Friday, May 22, 2009

Contentment

Many years ago, just after I graduated from college, my parents gave me one of those inspirational pictures for Christmas that I hung on one of my office walls. I still have it today. The peaceful image is of a golden sunset, silhouetted by a man in a kayak, rowing across a calm glassy lake. The picture is titled “Contentment”, and the caption reads, “When you can look at the past with pride and the future with hope, you can live comfortably with today”. Yeah, right! Easier said than done!

What is contentment? More importantly, why is contentment so hard for us to grasp in our culture today? Here’s what the apostle Paul said about it. In Philippians 4:11-13, he says, “I have learned to be content whatever the circumstances. I know what it is to be in need, and I know what it is to have plenty. I have learned the secret of being content in any and every situation, whether well fed or hungry, whether living in plenty or in want. I can do everything through him who gives me strength.” As I read through this verse, I see that Paul understood that we have no real control over the past or the future. The only period of time that we can physically live within, exist within, is the present. And our present situations of life can only be filled with peace through a complete surrender to God.

Basically, for Paul, it came down to a very simple concept: “I can do everything through him who gives me strength.” He reaffirms this in his first letter to Timothy. In 1 Timothy 6:6-8, Paul again links the secret of contentment to God. “But godliness with contentment is great gain.” He then goes on to show us that our physical possessions have nothing to do with contentment. “For we brought nothing into the world, and we take nothing out of it. But if we have food and clothing, we will be content with that.” Now, how many of us are content with those basic necessities of life?

Dale Carnagie once said that we should live life in “Day Tight Compartments”. He compares the past and present to the “air tight” doors of a ship that keep water from spreading in case of a sudden breach in the hull. He urges us to live each day in such a way that both the doors to the past and future remain shut and “day tight”. I believe that this is the essence of what the Paul was trying to get across in these verses. Paul had once lived life only for himself and knew of the dangers of being controlled by possessions. He had experienced life with much, and experienced life with nothing, and I believe that he is urging us to find a healthy medium between the two. Even if we are blessed with much, we can always want more, or convince ourselves that we need more. True contentment comes when we learn to accept the blessings that God has given us from one day to the next.

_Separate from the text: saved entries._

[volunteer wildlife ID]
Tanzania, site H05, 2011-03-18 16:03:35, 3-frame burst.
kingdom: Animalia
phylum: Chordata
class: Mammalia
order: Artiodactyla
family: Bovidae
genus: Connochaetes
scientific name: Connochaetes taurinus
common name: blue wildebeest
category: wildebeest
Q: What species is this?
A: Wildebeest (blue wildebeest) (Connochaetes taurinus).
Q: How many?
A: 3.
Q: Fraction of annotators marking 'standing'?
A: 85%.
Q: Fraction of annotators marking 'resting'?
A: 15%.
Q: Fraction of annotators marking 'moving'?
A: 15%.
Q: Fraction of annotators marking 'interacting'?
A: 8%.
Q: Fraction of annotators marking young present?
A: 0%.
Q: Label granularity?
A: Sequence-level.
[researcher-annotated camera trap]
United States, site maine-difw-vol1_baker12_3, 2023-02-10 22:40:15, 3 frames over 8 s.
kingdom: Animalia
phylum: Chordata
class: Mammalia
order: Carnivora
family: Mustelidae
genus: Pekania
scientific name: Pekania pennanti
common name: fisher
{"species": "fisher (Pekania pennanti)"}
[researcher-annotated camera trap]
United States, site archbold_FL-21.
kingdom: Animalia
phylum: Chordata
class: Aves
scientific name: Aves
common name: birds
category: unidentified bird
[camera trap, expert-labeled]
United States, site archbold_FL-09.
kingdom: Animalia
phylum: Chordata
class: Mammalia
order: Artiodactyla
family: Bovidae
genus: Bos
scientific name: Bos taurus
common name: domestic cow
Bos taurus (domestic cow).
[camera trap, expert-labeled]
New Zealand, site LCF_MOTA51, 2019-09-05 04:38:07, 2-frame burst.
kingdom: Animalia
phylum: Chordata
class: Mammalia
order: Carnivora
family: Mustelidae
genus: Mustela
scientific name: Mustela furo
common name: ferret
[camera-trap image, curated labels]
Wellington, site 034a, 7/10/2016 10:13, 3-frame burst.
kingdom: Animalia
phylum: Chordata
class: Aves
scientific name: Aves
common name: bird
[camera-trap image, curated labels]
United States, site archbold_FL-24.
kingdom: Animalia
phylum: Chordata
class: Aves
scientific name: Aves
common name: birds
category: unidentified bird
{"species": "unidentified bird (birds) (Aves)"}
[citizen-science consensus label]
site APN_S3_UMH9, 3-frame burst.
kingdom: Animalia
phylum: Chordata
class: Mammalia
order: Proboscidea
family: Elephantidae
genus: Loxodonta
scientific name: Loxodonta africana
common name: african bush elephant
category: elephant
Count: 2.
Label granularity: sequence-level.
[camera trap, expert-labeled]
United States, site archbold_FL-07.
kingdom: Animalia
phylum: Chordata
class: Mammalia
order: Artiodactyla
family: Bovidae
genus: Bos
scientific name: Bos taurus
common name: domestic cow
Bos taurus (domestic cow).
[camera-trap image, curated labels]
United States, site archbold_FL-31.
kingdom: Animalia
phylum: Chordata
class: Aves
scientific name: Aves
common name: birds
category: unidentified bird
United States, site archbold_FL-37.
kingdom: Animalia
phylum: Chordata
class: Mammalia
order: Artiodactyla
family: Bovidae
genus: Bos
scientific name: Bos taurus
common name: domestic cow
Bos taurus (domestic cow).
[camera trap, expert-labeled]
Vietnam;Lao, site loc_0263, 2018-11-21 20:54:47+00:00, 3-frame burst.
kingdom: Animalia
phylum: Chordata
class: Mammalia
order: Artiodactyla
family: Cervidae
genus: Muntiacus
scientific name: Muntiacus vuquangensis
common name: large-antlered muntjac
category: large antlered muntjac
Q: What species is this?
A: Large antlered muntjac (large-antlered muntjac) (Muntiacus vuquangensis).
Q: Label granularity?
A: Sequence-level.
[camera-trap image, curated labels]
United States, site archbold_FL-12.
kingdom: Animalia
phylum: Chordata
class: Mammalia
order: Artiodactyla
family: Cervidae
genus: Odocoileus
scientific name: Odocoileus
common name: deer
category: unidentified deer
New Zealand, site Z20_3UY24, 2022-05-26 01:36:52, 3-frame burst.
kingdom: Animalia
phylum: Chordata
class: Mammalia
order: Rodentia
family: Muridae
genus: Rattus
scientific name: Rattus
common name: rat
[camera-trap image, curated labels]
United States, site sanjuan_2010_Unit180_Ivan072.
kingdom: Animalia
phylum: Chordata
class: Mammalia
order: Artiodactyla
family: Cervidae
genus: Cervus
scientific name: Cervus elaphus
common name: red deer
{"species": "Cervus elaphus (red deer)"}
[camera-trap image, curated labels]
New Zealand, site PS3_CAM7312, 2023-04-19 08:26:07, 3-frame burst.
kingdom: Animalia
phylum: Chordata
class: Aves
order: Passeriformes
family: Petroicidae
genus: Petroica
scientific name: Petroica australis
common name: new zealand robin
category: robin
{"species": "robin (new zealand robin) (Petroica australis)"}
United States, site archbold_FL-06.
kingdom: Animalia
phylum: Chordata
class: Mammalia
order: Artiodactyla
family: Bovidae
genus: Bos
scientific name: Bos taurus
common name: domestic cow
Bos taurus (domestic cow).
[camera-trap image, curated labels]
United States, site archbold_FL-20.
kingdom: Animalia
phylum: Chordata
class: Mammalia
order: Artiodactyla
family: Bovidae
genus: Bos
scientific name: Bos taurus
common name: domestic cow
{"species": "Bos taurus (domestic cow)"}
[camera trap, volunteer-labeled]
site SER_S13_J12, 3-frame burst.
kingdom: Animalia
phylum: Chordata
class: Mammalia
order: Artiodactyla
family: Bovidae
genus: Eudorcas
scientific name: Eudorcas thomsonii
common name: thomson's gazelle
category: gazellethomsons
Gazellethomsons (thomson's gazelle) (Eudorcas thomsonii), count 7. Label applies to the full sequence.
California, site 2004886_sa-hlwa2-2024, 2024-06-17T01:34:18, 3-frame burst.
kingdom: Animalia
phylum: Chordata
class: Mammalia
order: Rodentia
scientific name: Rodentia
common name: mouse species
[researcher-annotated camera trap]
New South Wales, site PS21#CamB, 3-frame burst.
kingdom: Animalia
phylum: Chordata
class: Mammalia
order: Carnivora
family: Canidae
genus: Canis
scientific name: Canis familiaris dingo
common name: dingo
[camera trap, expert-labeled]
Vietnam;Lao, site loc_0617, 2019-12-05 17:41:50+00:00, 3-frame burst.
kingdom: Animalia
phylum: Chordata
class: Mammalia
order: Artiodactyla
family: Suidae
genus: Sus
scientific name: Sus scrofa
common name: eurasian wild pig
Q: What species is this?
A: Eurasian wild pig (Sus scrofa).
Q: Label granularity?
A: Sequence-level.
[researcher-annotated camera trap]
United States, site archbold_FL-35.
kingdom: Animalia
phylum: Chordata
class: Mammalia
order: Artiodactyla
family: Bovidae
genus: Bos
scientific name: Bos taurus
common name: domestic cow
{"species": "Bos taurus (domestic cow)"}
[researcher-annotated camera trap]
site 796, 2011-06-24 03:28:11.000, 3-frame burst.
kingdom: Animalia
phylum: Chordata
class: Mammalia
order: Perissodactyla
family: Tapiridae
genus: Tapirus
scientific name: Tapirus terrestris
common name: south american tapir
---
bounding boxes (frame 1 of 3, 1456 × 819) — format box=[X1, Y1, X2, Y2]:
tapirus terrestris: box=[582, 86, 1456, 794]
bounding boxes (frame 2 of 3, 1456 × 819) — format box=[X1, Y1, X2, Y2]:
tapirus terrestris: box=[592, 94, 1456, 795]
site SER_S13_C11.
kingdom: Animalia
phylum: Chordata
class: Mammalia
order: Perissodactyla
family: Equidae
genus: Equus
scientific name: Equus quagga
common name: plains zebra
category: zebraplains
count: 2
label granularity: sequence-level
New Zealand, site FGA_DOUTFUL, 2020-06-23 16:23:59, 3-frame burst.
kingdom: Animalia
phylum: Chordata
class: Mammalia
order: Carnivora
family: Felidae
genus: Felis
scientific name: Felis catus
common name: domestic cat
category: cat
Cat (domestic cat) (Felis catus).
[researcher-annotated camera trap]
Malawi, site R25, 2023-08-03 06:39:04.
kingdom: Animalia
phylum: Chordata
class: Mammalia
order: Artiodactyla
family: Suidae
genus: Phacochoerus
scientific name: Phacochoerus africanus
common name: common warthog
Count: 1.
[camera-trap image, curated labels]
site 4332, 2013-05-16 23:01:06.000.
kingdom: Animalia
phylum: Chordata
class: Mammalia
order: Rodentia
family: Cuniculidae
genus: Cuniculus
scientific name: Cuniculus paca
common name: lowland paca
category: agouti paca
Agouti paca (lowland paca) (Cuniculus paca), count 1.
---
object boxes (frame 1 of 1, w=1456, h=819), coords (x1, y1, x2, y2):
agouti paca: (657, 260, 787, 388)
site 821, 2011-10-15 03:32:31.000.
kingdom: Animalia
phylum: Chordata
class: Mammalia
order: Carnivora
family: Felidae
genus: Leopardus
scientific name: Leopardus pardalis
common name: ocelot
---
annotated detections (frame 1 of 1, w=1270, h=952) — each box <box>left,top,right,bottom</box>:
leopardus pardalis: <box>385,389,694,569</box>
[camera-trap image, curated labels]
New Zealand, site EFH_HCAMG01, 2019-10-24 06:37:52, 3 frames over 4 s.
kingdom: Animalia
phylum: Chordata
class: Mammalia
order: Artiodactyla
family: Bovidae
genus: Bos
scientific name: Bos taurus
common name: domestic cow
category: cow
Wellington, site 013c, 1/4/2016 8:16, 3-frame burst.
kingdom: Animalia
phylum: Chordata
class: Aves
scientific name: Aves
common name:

Paul says in Philippians 3:13-14 that he is, “forgetting what lies behind”. This is hard for me to grasp because I am a rather nostalgic person by nature. One of the last things I tend to do is “forget what lies behind.” I love reveling in a memory to the point that I’m transformed back in time. I can hear the sounds and voices. See the faces. So, what is Paul he getting at?

Can't our past bring forth good memories and enhance our contentment for today? Or can positive memories from our past cause us problems or conflict, because they create a false expectation of what things “should” be like? Do we put too much emphasis on what has been, and not allow God to have control of our here and now and transform us in the present? Do we not only put the bad behind us, but to some extent, the good as well?

Now this doesn’t mean that we don’t hold great memories of the past, pictures, video, etc… But as we live in the present and create the ever changing reality that soon becomes our past, we don’t try and recreate the past by what used to be, or who you used to be. God longs to transform is in the here and now. God cannot, and does not transform our yesterday. While He is in control of our tomorrow, the last thing He wants us to do is absorb ourselves in worry of tomorrow. True contentment comes when we learn to live within the reality of today and embrace the fact that this is the only reality over which we have control.